YOUNGSTOWN, Ohio (WKBN) — The state Parole Board Wednesday held video hearings with families in two local murder cases appealing earlier decisions to free inmates convicted for the deaths of their loved ones.
The parole board upheld an earlier decision to release James Hall, 67. He has been serving a sentence of 25 years to 100 years on charges of involuntary manslaughter, two counts of aggravated robbery and aggravated burglary for the July 25, 1982, shooting death of Douglas Skica, 28, at a home in the Sherwood Forest area in Boardman.
The parole board also heard an appeal by the family of Mohammed Awadalla, 28, who was shot and killed during a robbery at a 740 Broadway Ave. store on the North Side. Willie Riley, 55, is serving a sentence of 18 years to life on a murder charge with a firearm specification for Awadalla’s death. That appeal was also upheld.
Usually, the hearings are held in Columbus, but because of the COVID-19 pandemic, family members participated via video from the meeting room of the Mahoning County Commissioners in the basement of the courthouse.
Hall was one of four men authorities charged for the murder of Skica. Reports at the time said Skica’s father, Douglas Sr., who once owned a Sandwich Factory restaurant and another business, was attacked about 1:30 a.m. in his drive after he was followed home from work.
Two of the attackers forced their way inside the home and at some point Skica, a former Canfield High linebacker who played in college with former Pittsburgh Steelers legend Jack Lambert at Kent State, confronted one of the attackers. The other attacker then fired a shot and killed Skica.
Inside the home at the time was another brother as well as Skica’s mother.
Present for the hearing was his brother, Daniel Skica; his wife Debbie; and their daughter, Erica. Afterward, they said they were disappointed, but the fact Hall will be under strict supervision for the next five years makes it easier to take. Daniel Skica did not live in the family home at the time of his brother’s death.
“It’s fair,” Daniel Skica said. “I wish they could keep him in prison.”
Daniel Skica said his brother loved sports and was a giving person.
“He was the type of person who would just rip his heard out and give it to you if you needed it,” Daniel Skica said. “The love he shared was unmatched.”
Debbie Skica said her brother in law was especially close to his parents.
“Every night, before he went to bed, he would give his mom and dad a kiss,” she said.
The attack and death of his brother took a big toll on their family. The elder Skica lost both his businesses, and the family lost their home. Skica’s mother lived with Daniel Skica for several years, and they were afraid to stay at their home. Douglas Sr. was diagnosed later in life with dementia and the pistol-whipping he took the night of the attack was a contributing factor, Daniel Skica said.

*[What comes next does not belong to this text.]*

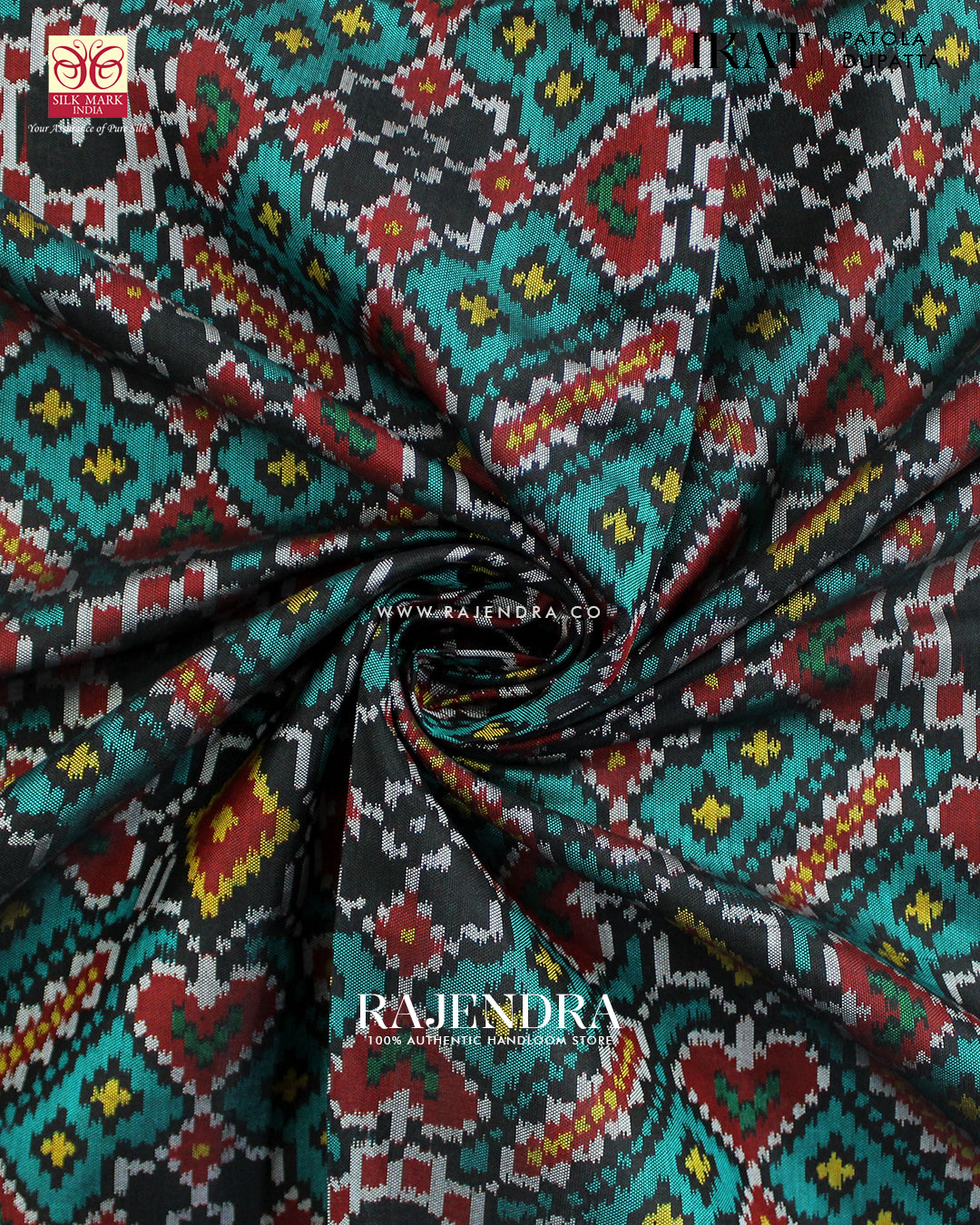 Traditional Manekchowk Red and Seagreen Ikat Rajkot Patola Dupatta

“It traumatized them and everything for the family went downhill from there,” Daniel Skica said of his brother’s murder.
Erica Skica said even as a grandchild who was not alive when her uncle was murdered, she could still feel the pain and grief from her grandmother,
“You could feel every inch — you could picture it and put yourself there,” Erica Skica said.
A relative of Awadalla’s was present for Riley’s hearing but declined to speak to a reporter.
Awadalla’s wife found Awadalla shot just after 11 p.m. Nov. 5, 1985. They lived in an apartment above the D&D Market which Awadalla ran.
Although Riley and three other suspects had left by the time police arrived, two men were looting the store and screaming at Awadalla’s wife when the first officers arrived on the scene. One of those officers was current police Chief Robin Lees.
Those two men were arrested.
Awadalla’s wife heard the shots from upstairs, discovered her husband’s body, and called police.